Anyway, on to three spots where I highly recommend that you *do* go have a look-see.

New to the National Gallery (UK)

Juan de Zurbarán (1620-1649) is a Spanish Golden Age artist whose work is both rare and not very well-known. The son of the more famous painter Francisco de Zurbarán (1598 – 1664), Juan died relatively young during a plague epidemic in Seville, and it’s only within the last several decades that his own work has begun to emerge from the long shadow of his father. With the help of the American Friends of the National Gallery, London, that museum recently acquired a still life by Juan, “Still Life with Lemons in a Wicker Basket” (c.1643-1649), which had been in a private collection in Madrid for generations. I highly recommend watching this lecture from Letizia Treves, Curator of Later Italian, Spanish, and French 17th-century Paintings at the National Gallery, discussing the artist, his career, and this work, since not only is it obvious that Ms. Treves know her subject very well indeed, but her presentation is clear, full of interesting slides, and I for one learned a great deal from it, even with my having specialized in this period of art when I was in grad school. And of course, it goes without saying that the painting is worth seeing should you find yourself in London this summer.

= RECORDS SHOWN =
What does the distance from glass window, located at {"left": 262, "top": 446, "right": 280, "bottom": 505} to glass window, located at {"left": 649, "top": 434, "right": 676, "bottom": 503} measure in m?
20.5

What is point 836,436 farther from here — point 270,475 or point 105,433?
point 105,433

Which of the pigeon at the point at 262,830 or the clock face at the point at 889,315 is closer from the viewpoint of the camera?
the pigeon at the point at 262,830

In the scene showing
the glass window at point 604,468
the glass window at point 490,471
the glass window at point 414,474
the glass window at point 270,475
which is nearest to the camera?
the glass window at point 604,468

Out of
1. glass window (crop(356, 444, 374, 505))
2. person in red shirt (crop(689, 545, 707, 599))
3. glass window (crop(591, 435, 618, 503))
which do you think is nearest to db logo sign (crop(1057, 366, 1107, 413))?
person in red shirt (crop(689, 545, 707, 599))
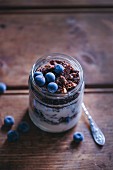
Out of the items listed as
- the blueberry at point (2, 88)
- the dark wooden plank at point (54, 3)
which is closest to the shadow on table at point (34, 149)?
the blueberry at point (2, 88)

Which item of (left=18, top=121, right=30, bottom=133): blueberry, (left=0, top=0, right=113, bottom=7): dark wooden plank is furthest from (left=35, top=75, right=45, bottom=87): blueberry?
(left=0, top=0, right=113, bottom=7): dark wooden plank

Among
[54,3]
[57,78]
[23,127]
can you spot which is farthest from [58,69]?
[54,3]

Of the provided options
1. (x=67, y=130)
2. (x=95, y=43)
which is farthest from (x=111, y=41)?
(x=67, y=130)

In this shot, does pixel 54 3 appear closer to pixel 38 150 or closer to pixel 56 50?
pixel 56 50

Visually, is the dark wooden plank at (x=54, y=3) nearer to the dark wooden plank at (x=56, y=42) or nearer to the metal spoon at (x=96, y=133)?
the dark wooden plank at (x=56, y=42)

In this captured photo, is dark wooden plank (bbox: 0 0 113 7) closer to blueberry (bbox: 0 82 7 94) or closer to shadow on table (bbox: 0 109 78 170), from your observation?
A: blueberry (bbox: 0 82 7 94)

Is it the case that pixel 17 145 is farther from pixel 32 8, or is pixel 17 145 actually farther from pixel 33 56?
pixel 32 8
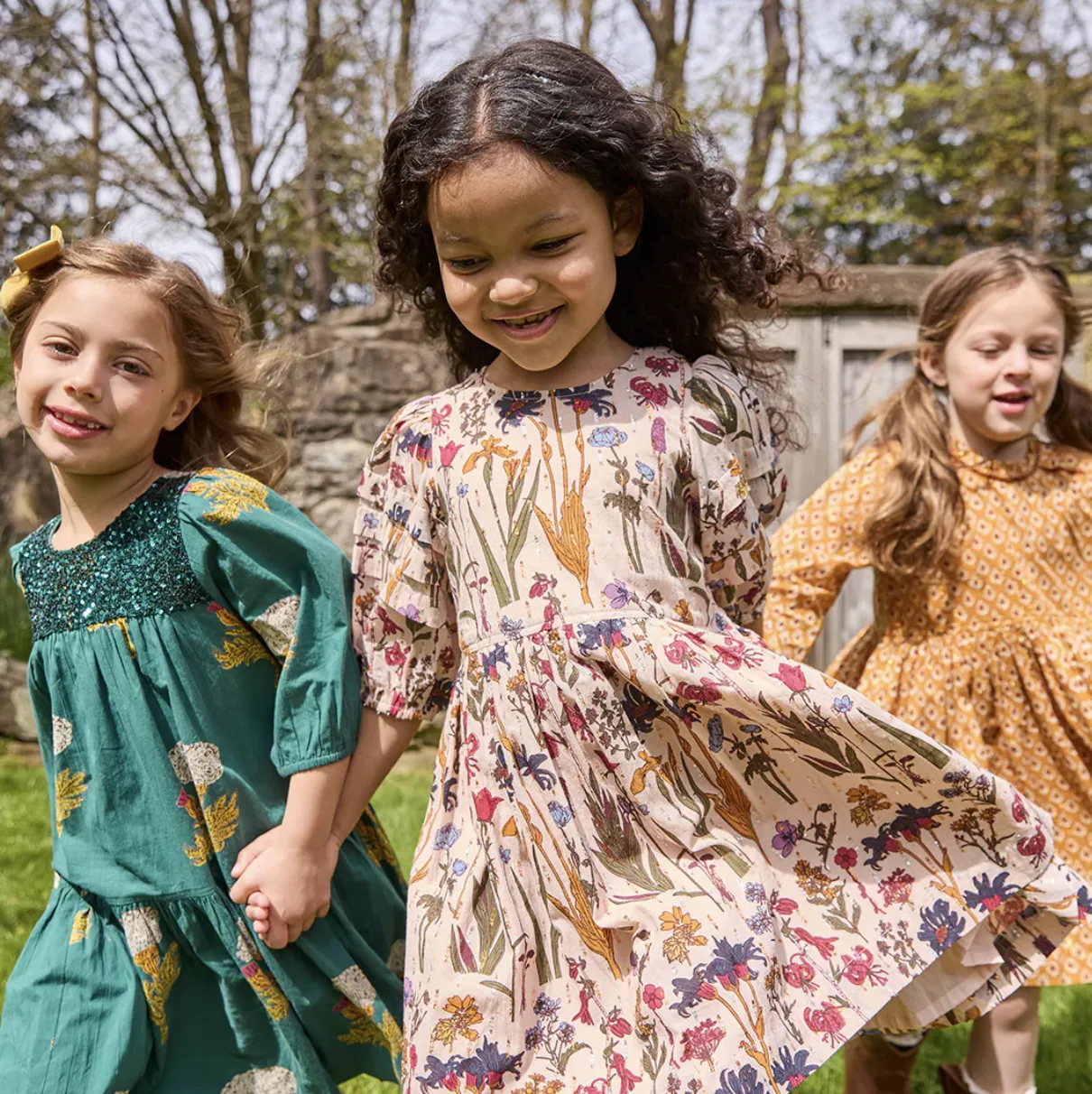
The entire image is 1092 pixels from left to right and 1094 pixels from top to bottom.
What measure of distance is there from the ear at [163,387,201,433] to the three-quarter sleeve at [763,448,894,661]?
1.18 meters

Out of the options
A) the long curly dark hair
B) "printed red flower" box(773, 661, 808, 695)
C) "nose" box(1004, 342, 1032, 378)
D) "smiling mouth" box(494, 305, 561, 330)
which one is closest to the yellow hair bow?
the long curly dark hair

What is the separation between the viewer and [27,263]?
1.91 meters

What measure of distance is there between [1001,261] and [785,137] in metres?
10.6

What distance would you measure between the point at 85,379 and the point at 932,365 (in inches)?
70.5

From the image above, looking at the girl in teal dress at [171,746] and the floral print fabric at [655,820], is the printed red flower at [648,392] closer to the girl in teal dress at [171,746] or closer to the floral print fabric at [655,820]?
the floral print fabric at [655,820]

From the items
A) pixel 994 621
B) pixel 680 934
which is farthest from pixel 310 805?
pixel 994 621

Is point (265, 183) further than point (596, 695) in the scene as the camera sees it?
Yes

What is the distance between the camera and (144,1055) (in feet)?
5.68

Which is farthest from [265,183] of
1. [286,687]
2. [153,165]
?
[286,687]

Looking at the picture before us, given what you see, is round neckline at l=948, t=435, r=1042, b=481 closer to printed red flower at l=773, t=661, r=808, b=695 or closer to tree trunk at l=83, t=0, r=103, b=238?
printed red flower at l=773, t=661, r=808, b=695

= INSTRUCTION =
Rewrite the paragraph beginning "Juan de Zurbarán (1620-1649)" in the passage about the National Gallery's new painting above as a short bulleted list that keeps its main facts.

= FINAL ANSWER =
- Juan de Zurbarán (1620-1649) was a Spanish Golden Age artist whose work is rare and little known.
- He was the son of the more famous painter Francisco de Zurbarán (1598 – 1664) and died young during a plague epidemic in Seville.
- Only in the last several decades has his work begun to emerge from his father's shadow.
- With help from the American Friends of the National Gallery, London, the museum recently acquired his "Still Life with Lemons in a Wicker Basket" (c.1643-1649), which had been in a private Madrid collection for generations.
- A clear, informative lecture on the artist, his career and this work by Letizia Treves, Curator of Later Italian, Spanish, and French 17th-century Paintings at the National Gallery, is highly recommended.
- The painting is worth seeing in London this summer.